STATED PROBLEM → Copy the data below word for word, from the line with "What magnitude of" through the end of the data.

DATA TO USE →
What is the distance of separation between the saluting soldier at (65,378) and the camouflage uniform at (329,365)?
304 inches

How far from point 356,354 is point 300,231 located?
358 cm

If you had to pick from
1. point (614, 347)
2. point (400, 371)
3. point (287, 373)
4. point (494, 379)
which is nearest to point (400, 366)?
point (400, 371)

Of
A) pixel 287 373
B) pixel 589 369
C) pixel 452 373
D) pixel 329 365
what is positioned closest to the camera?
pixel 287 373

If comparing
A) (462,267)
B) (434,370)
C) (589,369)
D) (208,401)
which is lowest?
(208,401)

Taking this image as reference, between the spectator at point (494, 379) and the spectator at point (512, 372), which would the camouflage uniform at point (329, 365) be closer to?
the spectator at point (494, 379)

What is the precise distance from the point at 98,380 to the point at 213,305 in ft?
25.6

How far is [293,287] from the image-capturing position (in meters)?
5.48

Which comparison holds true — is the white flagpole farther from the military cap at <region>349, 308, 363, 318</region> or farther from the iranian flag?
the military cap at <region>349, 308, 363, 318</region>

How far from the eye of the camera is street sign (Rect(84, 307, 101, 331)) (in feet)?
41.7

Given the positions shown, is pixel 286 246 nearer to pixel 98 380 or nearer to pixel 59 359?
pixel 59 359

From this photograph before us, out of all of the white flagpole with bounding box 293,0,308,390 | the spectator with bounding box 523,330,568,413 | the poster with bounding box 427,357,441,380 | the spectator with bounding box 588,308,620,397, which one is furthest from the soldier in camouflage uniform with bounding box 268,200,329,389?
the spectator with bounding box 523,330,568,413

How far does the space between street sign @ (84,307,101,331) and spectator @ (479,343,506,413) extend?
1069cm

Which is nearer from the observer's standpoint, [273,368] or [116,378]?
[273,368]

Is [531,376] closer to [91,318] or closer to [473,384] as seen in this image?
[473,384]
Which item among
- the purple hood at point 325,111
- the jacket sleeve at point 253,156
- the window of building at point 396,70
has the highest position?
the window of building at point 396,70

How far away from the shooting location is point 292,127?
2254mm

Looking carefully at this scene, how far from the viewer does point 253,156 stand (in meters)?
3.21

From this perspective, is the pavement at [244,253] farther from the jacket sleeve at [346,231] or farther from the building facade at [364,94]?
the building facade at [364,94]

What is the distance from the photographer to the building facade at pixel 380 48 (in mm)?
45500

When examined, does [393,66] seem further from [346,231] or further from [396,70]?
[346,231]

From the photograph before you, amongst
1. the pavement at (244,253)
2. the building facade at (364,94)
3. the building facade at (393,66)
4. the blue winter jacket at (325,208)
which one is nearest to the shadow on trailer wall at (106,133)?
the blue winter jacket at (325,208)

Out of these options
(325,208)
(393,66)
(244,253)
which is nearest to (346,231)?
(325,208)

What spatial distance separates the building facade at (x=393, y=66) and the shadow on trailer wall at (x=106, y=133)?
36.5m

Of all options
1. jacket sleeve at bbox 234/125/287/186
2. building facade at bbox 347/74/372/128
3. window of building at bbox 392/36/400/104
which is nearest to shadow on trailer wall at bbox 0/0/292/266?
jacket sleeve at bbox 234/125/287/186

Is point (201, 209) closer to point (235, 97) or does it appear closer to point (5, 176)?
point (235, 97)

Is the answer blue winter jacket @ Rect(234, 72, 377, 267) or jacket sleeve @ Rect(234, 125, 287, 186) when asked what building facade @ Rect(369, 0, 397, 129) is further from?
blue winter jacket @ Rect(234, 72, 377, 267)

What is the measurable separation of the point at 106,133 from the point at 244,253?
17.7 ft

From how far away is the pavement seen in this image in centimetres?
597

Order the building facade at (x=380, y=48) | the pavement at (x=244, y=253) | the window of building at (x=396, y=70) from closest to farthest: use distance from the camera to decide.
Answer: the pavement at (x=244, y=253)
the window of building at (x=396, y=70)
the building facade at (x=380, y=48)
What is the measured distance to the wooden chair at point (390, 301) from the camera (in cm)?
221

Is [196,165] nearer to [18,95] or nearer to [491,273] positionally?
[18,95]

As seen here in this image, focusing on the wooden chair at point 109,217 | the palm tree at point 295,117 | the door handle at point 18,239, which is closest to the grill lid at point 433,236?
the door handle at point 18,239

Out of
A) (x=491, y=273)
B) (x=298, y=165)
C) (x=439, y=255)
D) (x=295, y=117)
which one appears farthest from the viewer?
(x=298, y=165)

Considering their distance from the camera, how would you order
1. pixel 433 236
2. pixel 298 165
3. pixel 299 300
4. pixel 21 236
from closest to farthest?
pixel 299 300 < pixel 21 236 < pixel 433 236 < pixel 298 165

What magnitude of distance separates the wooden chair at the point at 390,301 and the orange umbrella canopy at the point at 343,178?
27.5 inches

RESPONSE TO THIS EXERCISE →
What magnitude of distance separates the wooden chair at the point at 390,301 and the orange umbrella canopy at the point at 343,178?
27.5 inches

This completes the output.